Jumat 26 Oct 2018 22:36 WIB

DPR Tegaskan Tugas BPS Kumpulkan Data Bukan Putuskan Impor

BPS bertindak terlalu jauh dengan interpretasi pembenaran terhadap impor beras

Red: EH Ismail
Petugas memeriksa stok beras di Gudang Bulog Baru Cisaranten Kidul Sub Divre Bandung, Jawa Barat, Senin (16/10/2018).
Foto: ANTARA FOTO
Petugas memeriksa stok beras di Gudang Bulog Baru Cisaranten Kidul Sub Divre Bandung, Jawa Barat, Senin (16/10/2018).

REPUBLIKA.CO.ID, JAKARTA --  Langkah Badan Pusat Statistik (BPS) yang mendukung langkah pemerintah mengimpor beras 2 juta ton direspon oleh kalangan legislatif. Terlebih,  BPS menyatakan surplus produksi beras 2,8 juta ton. BPS dinilai terlalu jauh dan melenceng dari tugas pokok dan fungsinya dalam melaksanakan tugas pemerintahan di bidang statistik.

“Bukan bagian dia itu (memberikan dukungan atas kebijakan impor beras),” kata Anggota Komisi XI DPR RI, Heri Gunawan di Jakarta, Jumat (26/10).

Politisi Partai Gerindra ini menekankan tugas BPS paling utama mensinergikan data produksi yang dimilikinya kepada kementerian dan lembaga terkait. Artinya, BPS harus memastikan bahwa data produksi yang diperolehnya betul-betul diolah dengan menggunakan metode yang tepat.

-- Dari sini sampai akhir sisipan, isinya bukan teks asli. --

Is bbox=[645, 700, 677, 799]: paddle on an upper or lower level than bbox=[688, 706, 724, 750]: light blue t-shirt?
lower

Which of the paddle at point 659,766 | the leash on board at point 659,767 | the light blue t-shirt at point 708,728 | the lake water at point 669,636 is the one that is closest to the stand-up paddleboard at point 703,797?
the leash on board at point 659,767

“Data itu pula menjadi dasar bagi pemerintah untuk menetapkan sebuah kebijakan,” ujar Heri.

Heri menilai, BPS telah bertindak terlalu jauh dengan membuat interpretasi pembenaran terhadap kebijakan impor beras pemerintah dengan dalih data yang diolahnya sendiri. “Ini yang repot kalau jalan sendiri-sendiri,” tuturnya.

Lebih lanjut Heri mengatakan, akan sangat fatal jika BPS ikut memberikan penekanan terhadap sebuah kebijakan. Apalagi jika sampai kebijakan tersebut keliru.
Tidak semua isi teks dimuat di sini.